Note by @fastfinge

🇨🇦Samuel Proulx🇨🇦 @fastfinge@interfree.ca

So this looks like a high quality, fast, natural, and open source TTS system in Python. A key candidate for an #NVDA #addon. Unfortunately, I find #nvdasr addon development super confusing. Is there a good template to start from or something? github.com/thewh1teagle/kokoro-onnx

🍂Melissa🌠 @EmeraldRose@dragonscave.space

@fastfinge Ooh, taht does sound good. I'd use that.

🇨🇦Samuel Proulx🇨🇦 @fastfinge@interfree.ca

Here's a much longer example of the quality of speech Kokoro TTS generates. I really do think it might be a decent #NVDA addon. The weird pauses are because I'm just giving it a big long string, rather than chunking it like I should. It generates this in real time on CPU, and faster on GPU. The code to generate it is as follows:
import soundfile as sf
from kokoro_onnx import Kokoro
from onnxruntime import InferenceSession

session = InferenceSession("kokoro-v0_19.onnx", providers=["ROCMExecutionProvider", "CPUExecutionProvider"])
kokoro = Kokoro.from_session(session, "voices.json")
samples, sample_rate = kokoro.create(
"He wasn't sleeping very well, and he knew the people around him noticed, but he didn't know what to do about it. He had quietly gone to Madame Pomfrey, who had regretfully told him that Dreamless Sleep was highly addicting and that while she could give him the occasional dose, it would have to be spread out enough to prevent it from becoming addicting – meaning he could only take it one night out of every two weeks or so. It was one night more of productive sleep than he'd be getting otherwise, so he still did it, but it didn't help the larger issue. He wasn't under the effects of any nightmare-inducing Curses, potions, or other magical ailments, so there was nothing for Madame Pomfrey to do. The nightmares were coming from his own mind, and she was not a Mind-Healer. She'd offered to try and connect Harry with one, but when Harry discovered that it involved having someone else quite literally entering his mind with magic and helping him sort out things like trauma he couldn't. If Harry couldn't even tell Hermione the extent of what he'd suffered at the Dursley's, he wasn't about to let a stranger into his mind to see it. Let alone the 'adventures' of his Hogwarts years. So the nightmares persisted, and with the poor quality of sleep serving as the first domino, everything else slowly began to fall. His grades weren't slipping yet, but he was struggling with the study schedule Hermione had set out for them and doing his homework took more effort, more energy that he didn't have.", voice="af_sarah", speed=1.0, lang="en-us"
)
sf.write("audio.wav", samples, sample_rate)
print("Created audio.wav")

Lynette @lynessence@caneandable.social

@fastfinge Oh that’s an 11 labs voice. Nice.

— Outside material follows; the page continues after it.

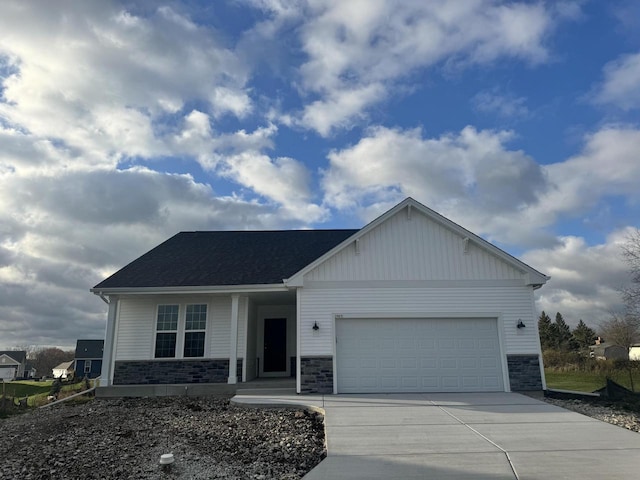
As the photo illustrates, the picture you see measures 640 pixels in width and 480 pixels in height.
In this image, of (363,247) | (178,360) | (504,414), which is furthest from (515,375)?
(178,360)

🇨🇦Samuel Proulx🇨🇦 @fastfinge@interfree.ca

@lynessence IIs it? I don't know what there built in voices are now. Guess that's where they got the training data.

Lynette @lynessence@caneandable.social

@fastfinge Yes. I just listened to a book using that voice in ElevenReader. It’s not bad.

Lynette @lynessence@caneandable.social

@fastfinge I have tried to speed those 11 lab voices up quite a bit using ElevenReader, and I don’t really like the results. Curious to hear what you think.

Brandon @serrebi@tweesecake.social

@fastfinge I agree it's pretty good

Sean Randall @cachondo@defcon.social

@fastfinge she's quite pleasant. I regret that I have now read so much fanfic that I can't immediately identify that one, though.

🇨🇦Samuel Proulx🇨🇦 @fastfinge@interfree.ca

@cachondo Here's a UK English sample of the same text. It sounds fine to my ear, but I'm not British. Thoughts?

🇨🇦Samuel Proulx🇨🇦 @fastfinge@interfree.ca

@cachondo Oh, and the fanfic is: Harry Potter and the Art of Getting Your Shit Together — by MsStarryNightSky.

Andre Louis @FreakyFwoof@universeodon.com

@fastfinge @cachondo I don't think this is one @SeveraSnape and I have. Sounds new to me too and that's surprising considering how much I read.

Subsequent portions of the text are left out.